5分でわかるオレンジワイン特集。オレンジワインについて、製法やブドウの品種を解説します。インポーターおすすめのオレンジワインも5アイテム厳選。

目次
1.オレンジワインとは?
2.ジョージアワインとは?
3.国産のオレンジワイン
4.【最新版】インポーター厳選!オレンジワイン5本

オレンジワインとは?

ここ数年で一気に広がりを見せている「オレンジワイン」。
ワイン通の中でも、その新しい味わいに虜になってしまう人が続出。自然派ワインを好む人からも注目されており、赤ワイン・白ワイン・ロゼワインに続くワインとして人気になっています。

今までのワインとは一味違う、オレンジワインとは?
オレンジワインの製造法や使われる品種、トレンドとなった理由を解説していきます。

オレンジワインが人気になった理由


オレンジワインの発祥地はジョージア。ジョージアはワイン造りに長い歴史があり、様々なワインを造っている中の一つにオレンジワインがありました。しかし、当時は旧ソ連の支配下にあったことからオレンジワインが国際的に市場に出回ることはありませんでした。

そんな中、ジョージアで造られていたオレンジワインにインスピレーションを受けたのがイタリアのグラブナー氏やラディコン氏。
彼らは90年代にはじめてオレンジワインを完成させました。このオレンジワインが高く評価されたことをきっかけに、他の国々でもオレンジワインが造られるようになりました。同時にジョージアで造られたワインの流通も盛んになり、今の人気に至ります。

オレンジワインの製法


「オレンジワイン」という名前から、オレンジから造られたフルーティーなワインが想像できますが、オレンジワインは白ブドウから造られているワインです。

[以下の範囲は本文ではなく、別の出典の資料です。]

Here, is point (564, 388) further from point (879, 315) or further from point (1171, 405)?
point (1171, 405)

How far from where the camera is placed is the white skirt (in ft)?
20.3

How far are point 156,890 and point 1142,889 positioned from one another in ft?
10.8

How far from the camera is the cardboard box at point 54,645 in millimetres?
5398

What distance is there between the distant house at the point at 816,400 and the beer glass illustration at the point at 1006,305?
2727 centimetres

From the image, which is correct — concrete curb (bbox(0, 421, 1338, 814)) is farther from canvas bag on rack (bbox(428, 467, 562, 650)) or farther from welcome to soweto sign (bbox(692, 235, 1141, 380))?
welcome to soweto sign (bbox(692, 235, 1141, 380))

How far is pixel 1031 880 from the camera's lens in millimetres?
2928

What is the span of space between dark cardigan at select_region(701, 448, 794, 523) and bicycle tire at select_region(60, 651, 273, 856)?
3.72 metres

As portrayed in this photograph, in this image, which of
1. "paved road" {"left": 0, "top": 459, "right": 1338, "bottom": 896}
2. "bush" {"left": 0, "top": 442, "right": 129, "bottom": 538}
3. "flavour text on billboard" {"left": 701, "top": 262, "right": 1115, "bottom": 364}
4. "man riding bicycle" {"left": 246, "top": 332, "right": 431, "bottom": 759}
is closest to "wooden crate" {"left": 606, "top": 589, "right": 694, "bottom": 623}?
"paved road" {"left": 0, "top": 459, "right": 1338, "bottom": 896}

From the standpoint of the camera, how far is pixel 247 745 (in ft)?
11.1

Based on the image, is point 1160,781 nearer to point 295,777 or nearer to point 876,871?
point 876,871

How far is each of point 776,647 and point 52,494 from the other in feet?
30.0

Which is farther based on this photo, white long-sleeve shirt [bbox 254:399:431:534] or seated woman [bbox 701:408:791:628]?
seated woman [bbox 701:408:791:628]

オレンジワインを一言で言うと、「白ブドウ」から「赤ワインの製法」で造られたワイン。
白ワインは白ブドウをつぶした後、種や果皮を取り除いてから発酵させます。一方赤ワインは黒ブドウをつぶした後、種や果皮も一緒に発酵させた後にワインのみを抽出します。
赤ブドウの鮮やかな色は、この製法による黒ブドウの果皮からできています。

オレンジワインは、この赤ワインの製法により造られたもの。
白ブドウから造られているのにオレンジになるのは、赤ワインの製法のように種や果皮を一緒に発酵させることから来ています。

オレンジワインに使われるブドウ


オレンジワインでは、白ワインと同じく白ブドウが使われます。
その中でも、アロマティック品種といわれる白ブドウを使って造られているものが多くあります。
アロマティック品種とは、そのブドウ特有の香りが際立つ品種のこと。アロマティック品種の白ブドウによる豊かな果汁の香りと、その白ブドウからできるワインの香りが近いというのも特徴です。
品種としては、リースリングやゲヴェルツトラミネールなどが挙げられます。

ジョージアワインとは?

ワインの発祥地として注目のジョージア。オレンジワインもジョージアで造られたのが始まりです。
ジョージアのワインの歴史や、ジョージア独自の製造方法、ジョージアで造られているオレンジワインについて解説していきます。

ジョージアのワインの歴史


ジョージアは、東欧の南コーカサス地方に位置しています。
ソビエド連邦から独立したのが1991年。それ以降、ジョージアのワインの世界的流通が目立つようになりました。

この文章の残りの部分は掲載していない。